What you will do: Reproduce each of the rows below word for word, with nothing changed.

Data in this exercise:
(begin)

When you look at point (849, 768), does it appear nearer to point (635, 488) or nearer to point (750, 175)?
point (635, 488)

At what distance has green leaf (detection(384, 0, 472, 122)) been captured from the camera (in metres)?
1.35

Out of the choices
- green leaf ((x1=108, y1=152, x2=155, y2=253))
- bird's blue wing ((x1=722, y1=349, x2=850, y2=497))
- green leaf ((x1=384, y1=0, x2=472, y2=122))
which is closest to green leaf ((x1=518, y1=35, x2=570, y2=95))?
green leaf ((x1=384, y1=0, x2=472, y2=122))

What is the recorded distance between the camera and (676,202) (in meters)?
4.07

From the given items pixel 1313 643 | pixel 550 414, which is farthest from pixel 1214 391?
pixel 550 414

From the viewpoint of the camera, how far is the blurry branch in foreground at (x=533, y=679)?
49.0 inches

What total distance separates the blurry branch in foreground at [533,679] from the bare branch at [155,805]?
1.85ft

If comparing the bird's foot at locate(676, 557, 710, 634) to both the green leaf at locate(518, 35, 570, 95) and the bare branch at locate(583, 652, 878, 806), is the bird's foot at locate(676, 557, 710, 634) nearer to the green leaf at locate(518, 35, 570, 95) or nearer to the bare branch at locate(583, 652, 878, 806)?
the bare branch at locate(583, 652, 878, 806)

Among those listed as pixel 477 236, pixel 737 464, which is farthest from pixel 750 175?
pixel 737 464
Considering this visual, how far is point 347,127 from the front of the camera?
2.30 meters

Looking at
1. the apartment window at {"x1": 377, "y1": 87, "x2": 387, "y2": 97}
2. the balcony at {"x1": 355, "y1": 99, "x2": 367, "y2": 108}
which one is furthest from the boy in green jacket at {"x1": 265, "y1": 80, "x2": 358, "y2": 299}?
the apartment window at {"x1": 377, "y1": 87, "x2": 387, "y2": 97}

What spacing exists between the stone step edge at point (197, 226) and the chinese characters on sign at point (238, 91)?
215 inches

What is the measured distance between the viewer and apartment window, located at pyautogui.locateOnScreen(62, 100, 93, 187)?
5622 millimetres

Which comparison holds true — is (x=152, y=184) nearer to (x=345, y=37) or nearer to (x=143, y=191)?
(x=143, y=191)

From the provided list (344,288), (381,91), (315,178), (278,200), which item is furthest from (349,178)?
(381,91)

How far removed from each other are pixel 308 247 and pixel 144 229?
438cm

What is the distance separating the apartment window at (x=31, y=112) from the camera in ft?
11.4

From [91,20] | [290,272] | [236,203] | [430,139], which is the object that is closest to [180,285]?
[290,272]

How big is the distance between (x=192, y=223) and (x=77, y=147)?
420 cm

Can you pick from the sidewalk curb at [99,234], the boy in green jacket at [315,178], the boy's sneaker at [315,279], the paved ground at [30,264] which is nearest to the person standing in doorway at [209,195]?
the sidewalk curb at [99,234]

(end)

Answer to the task:
When you look at point (849, 768), does it appear nearer to point (635, 488) or nearer to point (750, 175)?
point (635, 488)

At what distance has green leaf (detection(384, 0, 472, 122)) been captured from the camera (in metres)?
1.35

Out of the choices
- green leaf ((x1=108, y1=152, x2=155, y2=253))
- bird's blue wing ((x1=722, y1=349, x2=850, y2=497))
- green leaf ((x1=384, y1=0, x2=472, y2=122))
which is closest to green leaf ((x1=518, y1=35, x2=570, y2=95))?
green leaf ((x1=384, y1=0, x2=472, y2=122))

What is the recorded distance between the camera and (676,202) (in meters)?
4.07

From the given items pixel 1313 643 | pixel 550 414, which is farthest from pixel 1214 391?
pixel 550 414

From the viewpoint of the camera, how far is the blurry branch in foreground at (x=533, y=679)?
49.0 inches

What total distance separates the blurry branch in foreground at [533,679] from the bare branch at [155,805]?
1.85ft

If comparing the bird's foot at locate(676, 557, 710, 634) to both the green leaf at locate(518, 35, 570, 95) and the bare branch at locate(583, 652, 878, 806), is the bird's foot at locate(676, 557, 710, 634) nearer to the green leaf at locate(518, 35, 570, 95) or nearer to the bare branch at locate(583, 652, 878, 806)?
the bare branch at locate(583, 652, 878, 806)

Among those listed as pixel 477 236, pixel 737 464, which is farthest from pixel 750 175?
pixel 737 464
Considering this visual, how far is point 347,127 from the front of the camera?
2.30 meters

Looking at
1. the apartment window at {"x1": 377, "y1": 87, "x2": 387, "y2": 97}
2. the balcony at {"x1": 355, "y1": 99, "x2": 367, "y2": 108}
which one is furthest from the boy in green jacket at {"x1": 265, "y1": 80, "x2": 358, "y2": 299}?
the apartment window at {"x1": 377, "y1": 87, "x2": 387, "y2": 97}

What spacing exists between the stone step edge at point (197, 226) and the chinese characters on sign at point (238, 91)?
215 inches

What is the measured distance between the viewer and apartment window, located at pyautogui.locateOnScreen(62, 100, 93, 187)?
5622 millimetres

Which comparison holds true — is (x=152, y=184) nearer to (x=345, y=37) or nearer to (x=143, y=191)?
(x=143, y=191)

From the provided list (344,288), (381,91), (315,178), (278,200), which item is furthest from (349,178)?
(381,91)

How far removed from each other are pixel 308 247 and pixel 144 229?
438cm

What is the distance separating the apartment window at (x=31, y=112) from the camera in ft?
11.4

From [91,20] | [290,272] | [236,203] | [430,139], which is the object that is closest to [180,285]?
[290,272]

How big is the distance between (x=192, y=223) and (x=77, y=147)?
420 cm

Can you pick from the sidewalk curb at [99,234], the boy in green jacket at [315,178], the boy's sneaker at [315,279], the paved ground at [30,264] which is nearest to the person standing in doorway at [209,195]?
the sidewalk curb at [99,234]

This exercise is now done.